**TAREFAS**
a. De acordo com o texto citado, em que ano chegou ao território da atual Pensilvânia o grupo liderado por Alexander Mack?
b. Enumere todas as coisas que, segundo o texto citado, ensinaram à narradora desde pequena ser errado possuir ou usar.

**TEXTO CITADO**
──────
O modo de me vestir e arranjar era a minha pedra de tropeço

O modo de me vestir e arranjar era a minha pedra de tropeço

NARRADA POR EILEEN BRUMBAUGH

FUI criada na Old Order German Baptist Brethren (Irmãos Batistas Alemães da Antiga Ordem), uma religião semelhante às religiões amish e menonita. O movimento Brethren teve início na Alemanha em 1708, como parte do reavivamento espiritual conhecido por pietismo. Certa enciclopédia explica que o pietismo se distinguia pela “visão de uma humanidade carente do evangelho do Cristo”. (The Encyclopedia of Religion) Essa perceção levou o movimento a empreender campanhas missionárias bem-sucedidas em diversos países.

Em 1719, um pequeno grupo liderado por Alexander Mack chegou ao que hoje é a Pensilvânia, nos Estados Unidos. Desde então, mais grupos foram formados e separaram-se uns dos outros. Cada grupo aderiu à sua própria interpretação dos ensinos de Alexander Mack. A nossa pequena igreja tinha cerca de 50 membros. Enfatizavam-se a leitura da Bíblia e a aderência estrita às decisões oficiais dos membros da igreja.

Durante pelo menos três gerações, a minha família pertenceu a essa religião e adotou esse modo de vida. Tornei-me membro da igreja e fui batizada aos 13 anos de idade. Ensinaram-me desde pequena que era errado possuir ou usar automóveis, tratores, telefones e até rádios ou qualquer outro aparelho elétrico ou eletrónico. As mulheres da igreja vestiam roupas simples e não podiam cortar o cabelo nem deixar a cabeça descoberta. Os homens usavam barba. Do nosso ponto de vista, não fazer parte do mundo envolvia não usar roupas modernas, maquilhagem ou joias, que considerávamos manifestações de orgulho pecaminoso.
──────
[Entradas de anotação de regiões]
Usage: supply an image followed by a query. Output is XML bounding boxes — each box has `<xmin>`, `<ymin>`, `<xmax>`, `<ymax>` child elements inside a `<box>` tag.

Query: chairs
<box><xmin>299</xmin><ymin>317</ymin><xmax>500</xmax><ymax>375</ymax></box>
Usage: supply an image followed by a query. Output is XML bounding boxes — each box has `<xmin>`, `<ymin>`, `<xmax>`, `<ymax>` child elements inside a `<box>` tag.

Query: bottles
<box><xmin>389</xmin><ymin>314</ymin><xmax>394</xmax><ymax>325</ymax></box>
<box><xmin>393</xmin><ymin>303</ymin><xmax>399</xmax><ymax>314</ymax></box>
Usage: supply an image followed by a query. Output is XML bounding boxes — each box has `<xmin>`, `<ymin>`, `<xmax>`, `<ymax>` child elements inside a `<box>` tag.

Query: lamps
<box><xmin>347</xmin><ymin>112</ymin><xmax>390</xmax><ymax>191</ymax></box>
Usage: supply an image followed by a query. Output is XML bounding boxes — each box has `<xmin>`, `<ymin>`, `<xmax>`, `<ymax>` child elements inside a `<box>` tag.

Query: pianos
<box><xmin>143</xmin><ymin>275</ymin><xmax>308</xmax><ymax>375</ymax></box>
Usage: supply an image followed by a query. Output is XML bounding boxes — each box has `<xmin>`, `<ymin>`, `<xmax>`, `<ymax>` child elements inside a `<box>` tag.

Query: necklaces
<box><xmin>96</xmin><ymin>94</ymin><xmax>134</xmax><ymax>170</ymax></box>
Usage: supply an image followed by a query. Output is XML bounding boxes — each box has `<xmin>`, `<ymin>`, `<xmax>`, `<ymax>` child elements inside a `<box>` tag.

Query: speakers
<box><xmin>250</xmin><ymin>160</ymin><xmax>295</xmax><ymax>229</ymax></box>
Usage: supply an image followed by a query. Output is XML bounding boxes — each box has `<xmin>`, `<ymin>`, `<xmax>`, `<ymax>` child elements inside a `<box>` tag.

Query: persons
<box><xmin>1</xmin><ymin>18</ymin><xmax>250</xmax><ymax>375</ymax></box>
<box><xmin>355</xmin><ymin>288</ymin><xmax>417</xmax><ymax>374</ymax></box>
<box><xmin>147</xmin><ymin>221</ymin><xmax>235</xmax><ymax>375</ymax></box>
──────
**RESPOSTAS POR TAREFA**
a. Em 1719.

b. Automóveis, tratores, telefones, rádios e qualquer outro aparelho elétrico ou eletrónico.